* _TEXTO_:
***

Cuidar y proteger la Audición en la Infancia

Ciertos sonidos son beneficiosos para el oído de los niños. Algunos son capaces de potenciar y estimular la capacidad auditiva del bebé, desarrollándola de manera óptima.

Otros sonidos, sin embargo, no les hacen ningún bien a nuestros peques. No obstante, es importante tener en cuenta que los enemigos del oído de nuestros niños no son concretamente sonidos, sino que están relacionados directamente con el volumen y con la forma de escuchar dichos sonidos.

Es importante explicar que no es que existan sonidos buenos y sonidos malos, sino que existen sonidos que estimulan el oído del niño y otros que, por su volumen, pueden dañar su salud auditiva.

 

¿Cuáles son los amigos y enemigos del oído de los niños?

 

  • Amigos de la audición infantil:

Existen sonidos beneficiosos que ayudan a generar el sentido del ritmo en el niño, a organizar los sonidos de forma adecuada en el cerebro y a desarrollar la habilidad musical. Son todos los relacionados con los elementos de percusión como, por ejemplo, un tambor o un xilófono.

***

* _DATOS MOSTRADOS_:
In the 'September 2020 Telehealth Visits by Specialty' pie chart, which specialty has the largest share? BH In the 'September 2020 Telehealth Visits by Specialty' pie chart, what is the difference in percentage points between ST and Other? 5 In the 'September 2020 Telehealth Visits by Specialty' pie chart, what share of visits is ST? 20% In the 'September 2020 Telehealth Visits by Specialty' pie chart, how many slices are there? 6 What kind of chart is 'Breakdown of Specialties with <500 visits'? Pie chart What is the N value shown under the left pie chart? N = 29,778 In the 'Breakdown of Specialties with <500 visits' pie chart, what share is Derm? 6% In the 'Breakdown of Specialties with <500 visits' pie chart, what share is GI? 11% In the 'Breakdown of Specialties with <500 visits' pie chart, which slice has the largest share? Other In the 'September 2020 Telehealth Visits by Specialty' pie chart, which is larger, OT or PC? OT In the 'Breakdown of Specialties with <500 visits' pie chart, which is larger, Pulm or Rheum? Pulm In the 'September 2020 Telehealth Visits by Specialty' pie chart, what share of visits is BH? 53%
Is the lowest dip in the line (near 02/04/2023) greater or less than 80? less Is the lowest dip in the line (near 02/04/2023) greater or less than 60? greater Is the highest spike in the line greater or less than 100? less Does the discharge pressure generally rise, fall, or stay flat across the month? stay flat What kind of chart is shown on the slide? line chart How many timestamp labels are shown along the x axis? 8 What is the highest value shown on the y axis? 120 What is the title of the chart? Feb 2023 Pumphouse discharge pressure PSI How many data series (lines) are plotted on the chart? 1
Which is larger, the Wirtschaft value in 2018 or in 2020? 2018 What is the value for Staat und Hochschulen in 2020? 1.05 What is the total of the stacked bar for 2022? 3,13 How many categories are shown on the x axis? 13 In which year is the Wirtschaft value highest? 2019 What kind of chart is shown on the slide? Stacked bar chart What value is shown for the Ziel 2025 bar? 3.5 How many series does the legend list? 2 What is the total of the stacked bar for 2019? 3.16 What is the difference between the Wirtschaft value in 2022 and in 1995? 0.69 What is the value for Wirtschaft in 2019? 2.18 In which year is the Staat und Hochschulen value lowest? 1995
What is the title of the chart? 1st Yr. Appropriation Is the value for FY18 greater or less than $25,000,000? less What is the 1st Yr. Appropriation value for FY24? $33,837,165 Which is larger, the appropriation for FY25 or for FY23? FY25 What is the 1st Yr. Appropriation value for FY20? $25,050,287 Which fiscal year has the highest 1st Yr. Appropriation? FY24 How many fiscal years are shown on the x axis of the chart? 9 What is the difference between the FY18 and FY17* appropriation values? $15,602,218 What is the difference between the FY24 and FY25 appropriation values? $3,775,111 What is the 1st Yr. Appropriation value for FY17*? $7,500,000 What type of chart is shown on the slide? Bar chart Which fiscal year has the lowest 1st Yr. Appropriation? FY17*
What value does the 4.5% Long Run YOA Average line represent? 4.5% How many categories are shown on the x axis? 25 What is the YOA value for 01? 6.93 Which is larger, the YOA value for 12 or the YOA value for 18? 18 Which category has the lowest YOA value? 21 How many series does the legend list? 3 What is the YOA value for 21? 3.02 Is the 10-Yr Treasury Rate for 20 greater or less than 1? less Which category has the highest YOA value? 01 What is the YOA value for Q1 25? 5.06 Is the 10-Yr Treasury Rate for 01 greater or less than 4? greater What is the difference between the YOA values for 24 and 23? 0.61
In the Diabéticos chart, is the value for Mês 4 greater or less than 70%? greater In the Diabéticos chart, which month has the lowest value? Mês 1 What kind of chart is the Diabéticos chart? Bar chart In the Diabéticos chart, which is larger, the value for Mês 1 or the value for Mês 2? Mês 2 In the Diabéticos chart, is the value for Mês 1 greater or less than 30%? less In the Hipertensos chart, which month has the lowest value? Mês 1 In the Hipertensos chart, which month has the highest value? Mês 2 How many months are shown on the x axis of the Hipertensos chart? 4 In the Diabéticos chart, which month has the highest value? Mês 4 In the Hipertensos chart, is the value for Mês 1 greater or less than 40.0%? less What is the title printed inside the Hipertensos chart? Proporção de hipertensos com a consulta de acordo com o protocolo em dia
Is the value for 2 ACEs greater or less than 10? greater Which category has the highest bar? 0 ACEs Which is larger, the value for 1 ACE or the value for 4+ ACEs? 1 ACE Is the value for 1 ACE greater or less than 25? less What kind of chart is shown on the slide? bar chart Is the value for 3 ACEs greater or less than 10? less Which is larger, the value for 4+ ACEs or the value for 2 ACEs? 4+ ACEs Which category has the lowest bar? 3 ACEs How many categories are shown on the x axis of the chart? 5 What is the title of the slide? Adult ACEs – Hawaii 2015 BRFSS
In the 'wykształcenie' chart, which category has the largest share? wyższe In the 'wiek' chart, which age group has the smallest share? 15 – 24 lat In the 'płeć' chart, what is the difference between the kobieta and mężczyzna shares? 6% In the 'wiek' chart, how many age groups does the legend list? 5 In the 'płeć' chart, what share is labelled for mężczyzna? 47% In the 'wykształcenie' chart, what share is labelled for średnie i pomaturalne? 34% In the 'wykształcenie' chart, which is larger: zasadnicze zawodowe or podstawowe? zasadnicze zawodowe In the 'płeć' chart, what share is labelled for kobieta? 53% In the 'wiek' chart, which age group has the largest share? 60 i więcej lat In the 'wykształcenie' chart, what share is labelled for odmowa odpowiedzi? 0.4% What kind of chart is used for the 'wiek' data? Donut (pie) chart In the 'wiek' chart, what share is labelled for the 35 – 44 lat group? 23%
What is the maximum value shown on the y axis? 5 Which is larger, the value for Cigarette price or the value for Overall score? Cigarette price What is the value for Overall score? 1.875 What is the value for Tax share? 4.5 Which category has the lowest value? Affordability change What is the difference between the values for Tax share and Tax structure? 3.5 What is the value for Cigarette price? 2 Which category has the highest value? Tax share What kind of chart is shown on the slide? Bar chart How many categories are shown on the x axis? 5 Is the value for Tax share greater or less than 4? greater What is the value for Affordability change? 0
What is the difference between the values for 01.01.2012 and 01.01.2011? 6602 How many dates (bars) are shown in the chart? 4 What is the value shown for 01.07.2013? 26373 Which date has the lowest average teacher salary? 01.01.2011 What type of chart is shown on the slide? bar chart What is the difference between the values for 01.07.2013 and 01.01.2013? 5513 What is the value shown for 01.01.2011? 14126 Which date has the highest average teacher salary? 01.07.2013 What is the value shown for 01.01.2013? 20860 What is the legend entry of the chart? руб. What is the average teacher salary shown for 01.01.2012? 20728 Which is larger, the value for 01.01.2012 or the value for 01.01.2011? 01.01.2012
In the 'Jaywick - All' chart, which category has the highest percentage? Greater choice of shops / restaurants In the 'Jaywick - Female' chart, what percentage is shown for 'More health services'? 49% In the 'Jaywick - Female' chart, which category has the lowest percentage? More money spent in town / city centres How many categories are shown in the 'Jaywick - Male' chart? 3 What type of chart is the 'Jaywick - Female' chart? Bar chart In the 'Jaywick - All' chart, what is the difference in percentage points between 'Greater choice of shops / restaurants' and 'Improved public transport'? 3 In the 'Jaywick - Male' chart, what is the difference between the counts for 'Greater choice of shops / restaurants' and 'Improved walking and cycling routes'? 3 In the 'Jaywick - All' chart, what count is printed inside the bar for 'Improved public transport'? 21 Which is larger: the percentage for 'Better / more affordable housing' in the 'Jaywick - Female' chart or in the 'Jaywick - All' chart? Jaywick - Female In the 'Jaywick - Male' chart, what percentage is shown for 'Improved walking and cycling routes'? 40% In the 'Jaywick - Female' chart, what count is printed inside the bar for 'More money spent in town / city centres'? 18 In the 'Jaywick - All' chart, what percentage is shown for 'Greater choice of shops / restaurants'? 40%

***

* _DETALLES DEL EJERCICIO_: Cambia "xilófono" por "metalófono" al reproducir el fragmento del texto sobre la audición infantil que va entre "Existen sonidos beneficiosos" y "o un xilófono.", ambos incluidos. Basta con el texto sobre la audición infantil para resolver lo que se pide.

* _RESULTADO_:
Existen sonidos beneficiosos que ayudan a generar el sentido del ritmo en el niño, a organizar los sonidos de forma adecuada en el cerebro y a desarrollar la habilidad musical. Son todos los relacionados con los elementos de percusión como, por ejemplo, un tambor o un metalófono.